Votre matériel se présente sous une forme ludique. Est-ce pour encourager la manipulation ?
Oui, la manipulation est un autre aspect essentiel pour moi. En manipulant les mots, l'enfant se les approprie peu à peu. Il les photographie, en quelque sorte, et les mémorise. Il devient aussi capable de repérer des similitudes entre les mots écrits : par exemple entre « maman » et « mange ».
Pourriez-vous préciser les objectifs pédagogiques de votre atelier et donner quelques exemples concrets d'utilisation en classe ?

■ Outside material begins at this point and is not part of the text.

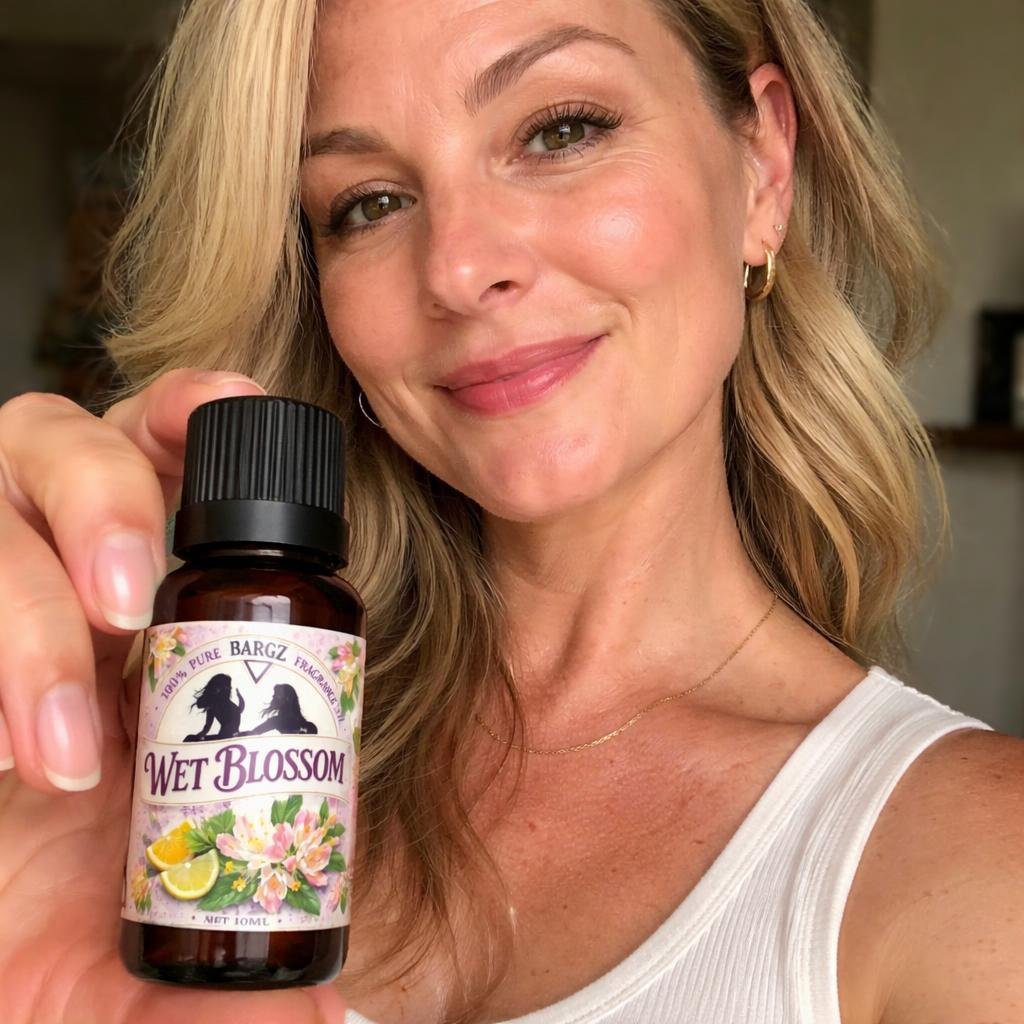 Bargz Wet Blossom Fragrance Oil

L'un des principaux objectifs est d'amener progressivement l'enfant à s'approprier l'ordre des mots dans une phrase. Il s'agit notamment de dépasser le stade de l'énumération lorsqu'il décrit une image pour formuler une phrase correcte en respectant la syntaxe.

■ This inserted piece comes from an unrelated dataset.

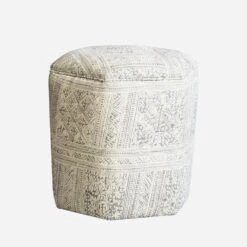 Hexa Ostuni Storm Ottoman -Andrew Martin Sale Store 236686 hexa ostuni storm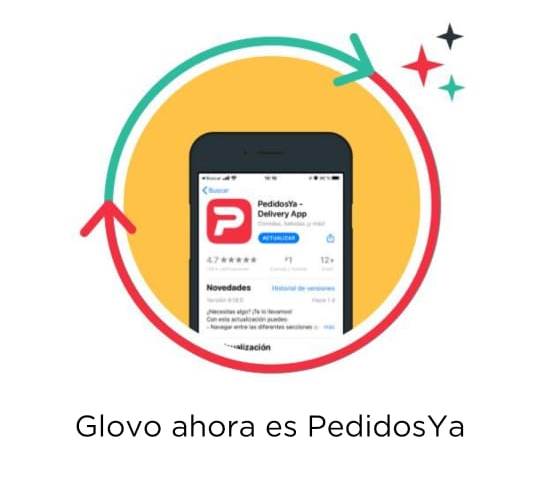 Pedidos Ya se hará cargo de Glovo en Guatemala.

Pour éviter d'introduire trop de difficultés à la fois, le vocabulaire proposé est simple et précis : quatre cartes-personnages (Papa, Maman, Lilou, Lucas), quatre cartes-verbes (faire, manger, regarder, porter), un ensemble de cartes-mots du vocabulaire courant (gâteau, banane, singe, cartable, etc.). L'enfant construit des phrases simples à l'aide de ces cartes, puis dans un deuxième temps, associe la carte-scène correspondant à la phrase qu'il a construite.

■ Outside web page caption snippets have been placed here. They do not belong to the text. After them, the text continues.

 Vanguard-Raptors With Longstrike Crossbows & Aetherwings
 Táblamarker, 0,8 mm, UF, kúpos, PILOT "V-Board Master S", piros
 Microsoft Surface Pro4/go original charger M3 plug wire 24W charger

Parallèlement à l'acquisition de structures syntaxiques très simples, ce matériel permet de passer du « Dire » au « Lire ». C'est son autre objectif prioritaire : établir la relation entre langage oral et langage écrit.
- L'enfant se familiarise avec l'écrit en reconnaissant des mots simples : au dos de chaque image, le nom du personnage ou le mot sont écrits en script.
- Il apprend à retrouver des mots connus dans une phrase écrite : au dos de chaque carte-scène figure la phrase écrite en script (par exemple « Lilou mange une glace. »)
- Des bandes récapitulatives proposent, en quatre étapes, les illustrations et le déroulé de la scène, ainsi que les mots écrits au verso dans le même ordre. L'enfant est obligé de respecter le sens de la lecture (de gauche à droite), ce qui est loin d'être acquis par tous les élèves ! Les orthophonistes que je rencontre témoignent très souvent de la nécessité de rééduquer le sens de lecture chez les enfants qu'ils accompagnent.
Signalons aussi que les cartes-mots permettent de sensibiliser les élèves au genre d'un nom : en effet, chaque mot est précédé d'un déterminant, comme dans la phrase orale ou écrite. Les enfants apprennent à différencier « un » et « une » et peuvent alors effectuer des activités de tri (noms masculins/féminins).
En prolongements, le matériel ouvre de nombreuses possibilités d'utilisation :
- Faire construire des phrases drôles ou insolites.
- Mettre en place des activités phonologiques : repérer le nombre de syllabes ou la première syllabe d'un mot.
- Proposer des activités d'analyse « phono-graphique » : prélever des indices afin d'identifier chaque mot, effectuer des correspondances phonème-graphème.
- Découvrir le fonctionnement d'un tableau à double entrée.
Quels conseils donneriez-vous pour exploiter cet atelier dans la classe ?
Comme pour tout matériel pédagogique, la phase de découverte collective est importante pour familiariser les enfants avec les cartes et les bandes récapitulatives. L'accompagnement par l'adulte en atelier dirigé permet de travailler la reconnaissance des mots écrits (éventuellement le genre des noms) et la construction de phrases, en procédant à des jeux de substitution (sujet, complément). Puis progressivement, selon des rythmes différents, les enfants gagnent en autonomie et accèdent à d'autres activités déterminées par l'enseignant(e).